Colorado law allows legislators to introduce a total of five bills to a committee every year, and state Rep. Barbara McLachlan has identified some areas for improvement for La Plata, Montezuma and Archuleta counties.
“I’m working on addressing issues in District 59,” McLachlan said, “and helping the people in my district.”
One of McLachlan’s biggest focuses for 2023 will be affordability for Colorado residents, and she understands the difficulties that lay ahead in that area.
“We’re trying to focus this year on making the state affordable,” she said. “Housing. Health care. Child care.”
One of McLachlan’s goal is to provide more preschool options to lower income families during a time when the cost of child care in Colorado can average $1,300 a month.
“We’re working to make low-cost preschools available for families,” she said. “We want good quality educational day care for kids.”
McLachlan, a Democrat, also wants to extend financial affordability to state educators during a time when schools across the country are finding themselves with a teacher shortage.
“That was my first bill out this year: Bill 1001,” she said. “Getting educators money by expanding eligibility for financial assistance and offering loan forgiveness. We have the money there. We can offer it to more people than we thought, so we can help with the challenges people face going into teaching. This will create a larger pull with educators and really help with the teacher shortage.”
Education has always been one of McLachlan’s biggest focuses, and low math scores at the state level is on her radar.
According to The Nation’s Report Card website, math and reading scores in both primary and secondary education in Colorado dropped by an average of nine percentage points from 2019 to 2022. The largest blame for the drop statewide and nationwide is the COVID-19 pandemic, and students moving from the classroom to online instruction.
McLachlan is looking to improve classroom instruction by using a “train-the-trainer model,” which would have math teachers educate each other on their best methods in the classroom, as well as training parents in helping their children with their math homework outside school hours.
“We must understand what both urban and rural schools require, and which math programs best meet every need,” McLachlan wrote in a column published last month in The Durango Herald.

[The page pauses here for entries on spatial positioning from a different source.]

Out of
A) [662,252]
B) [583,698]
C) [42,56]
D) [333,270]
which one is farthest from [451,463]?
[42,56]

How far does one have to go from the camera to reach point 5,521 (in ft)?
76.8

McLachlan also wants to focus on water legislation and education this year. The Water ’22 campaign was created last year to educate Coloradans, especially young people, about the importance of the state’s water resources and to encourage conservation and protection, according to the Water ’22 website. The campaign was adopted into classroom lesson plans across the state, including Durango School District 9-R. Students learned the science behind drought and climate change and their impact on Colorado’s water systems.
“Water ‘22 was a great program,” McLachlan said, “and water education in our state is fabulous. Water is a huge issue; one of the top three issues for Colorado.”

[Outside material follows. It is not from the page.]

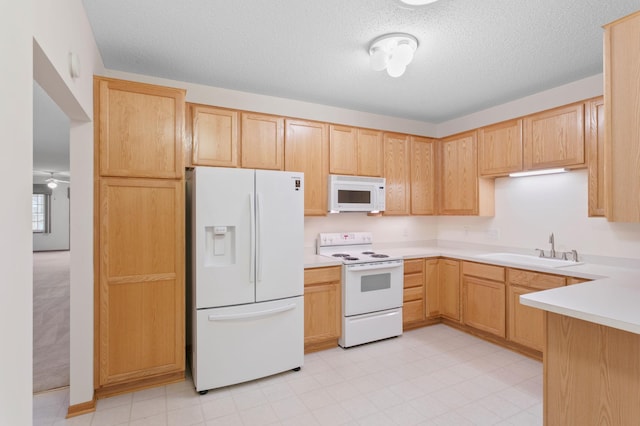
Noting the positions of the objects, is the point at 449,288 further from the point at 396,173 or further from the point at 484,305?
the point at 396,173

McLachlan is currently working on the source of the funding for her projects ideas for water conservation and optional water programs and education.

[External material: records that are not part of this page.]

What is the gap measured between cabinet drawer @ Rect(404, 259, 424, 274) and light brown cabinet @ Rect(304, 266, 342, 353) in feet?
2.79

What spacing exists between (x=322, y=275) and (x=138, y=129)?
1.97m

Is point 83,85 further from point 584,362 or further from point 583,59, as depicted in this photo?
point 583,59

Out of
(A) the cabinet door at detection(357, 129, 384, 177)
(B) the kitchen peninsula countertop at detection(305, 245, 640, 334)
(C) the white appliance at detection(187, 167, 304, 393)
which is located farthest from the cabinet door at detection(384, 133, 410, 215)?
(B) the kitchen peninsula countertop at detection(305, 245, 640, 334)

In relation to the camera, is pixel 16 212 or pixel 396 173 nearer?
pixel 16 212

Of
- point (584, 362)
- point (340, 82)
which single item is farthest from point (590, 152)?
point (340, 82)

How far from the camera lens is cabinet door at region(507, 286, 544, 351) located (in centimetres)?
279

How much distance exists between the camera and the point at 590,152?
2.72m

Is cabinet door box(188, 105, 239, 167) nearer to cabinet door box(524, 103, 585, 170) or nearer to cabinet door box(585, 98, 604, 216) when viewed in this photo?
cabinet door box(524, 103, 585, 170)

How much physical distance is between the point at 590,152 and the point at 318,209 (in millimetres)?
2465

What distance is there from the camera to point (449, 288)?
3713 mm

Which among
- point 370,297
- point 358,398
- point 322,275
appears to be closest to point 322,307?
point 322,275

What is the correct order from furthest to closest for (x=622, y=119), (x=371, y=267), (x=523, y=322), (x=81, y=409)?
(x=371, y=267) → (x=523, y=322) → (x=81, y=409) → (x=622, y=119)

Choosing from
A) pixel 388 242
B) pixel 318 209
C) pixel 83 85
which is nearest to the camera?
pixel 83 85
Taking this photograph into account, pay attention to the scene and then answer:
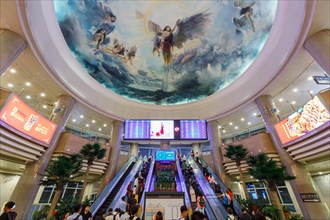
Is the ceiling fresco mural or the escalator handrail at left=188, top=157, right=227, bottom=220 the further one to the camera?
the ceiling fresco mural

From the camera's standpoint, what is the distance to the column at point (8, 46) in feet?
24.4

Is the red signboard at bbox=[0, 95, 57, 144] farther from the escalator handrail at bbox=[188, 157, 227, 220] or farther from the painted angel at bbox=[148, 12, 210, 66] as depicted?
the painted angel at bbox=[148, 12, 210, 66]

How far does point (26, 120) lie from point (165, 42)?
488 inches

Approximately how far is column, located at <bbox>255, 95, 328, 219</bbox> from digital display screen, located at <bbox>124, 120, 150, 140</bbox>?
935cm

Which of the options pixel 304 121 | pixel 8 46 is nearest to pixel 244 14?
pixel 304 121

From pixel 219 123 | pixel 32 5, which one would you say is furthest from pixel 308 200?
pixel 32 5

“I don’t want to get money from the general fund to fund the optional programs,” she said. “I’m going to see if I can find people with water interests. There’s a lot of organizations in Colorado that focus on water, so I’m putting (the bill) on hold until I can get a better source of money.”
Another bill McLachlan is working on in education is to get full PERA benefits for administrators coming out of retirement and returning to their jobs in education to help with the statewide shortage in positions.
There were over 300 principal/assistant principal positions and over 2,000 paraprofessional positions open in the 2021-22 school year, according to the Colorado Department of Education. Rural Colorado school districts especially found administrators in short supply. McLachlan said one of the reasons for the shortage is the fact that administrators who retired and are being asked to come back to their old jobs cannot receive the PERA benefits they had before retirement.
“Last year, we gave rural teachers and other support staff permission to return to work to address the employee shortage, and also receive full PERA benefits,” McLachlan said. “We are investigating adding administrators to that permissive list as well.”
McLachlan also wants to extend the partial pay college professors receive when going on sabbatical to other staff members who run crucial programs for the college.
“This bill will allow the same privilege for the staff who head specific student-related divisions, like environment, counseling, diversity, and food security programs,” she wrote. “The schools decide if the sabbatical offer will be expanded.”
Whatever issues McLachlan focuses on in 2023 for the state of Colorado, education will remain one of her top priorities.
“With education, I’m more well-versed in that than other areas,” she said. “I don’t have to know everything, and when I don’t, I turn to the experts who do. There’s always room for improvement, but I think we’re doing the right thing.”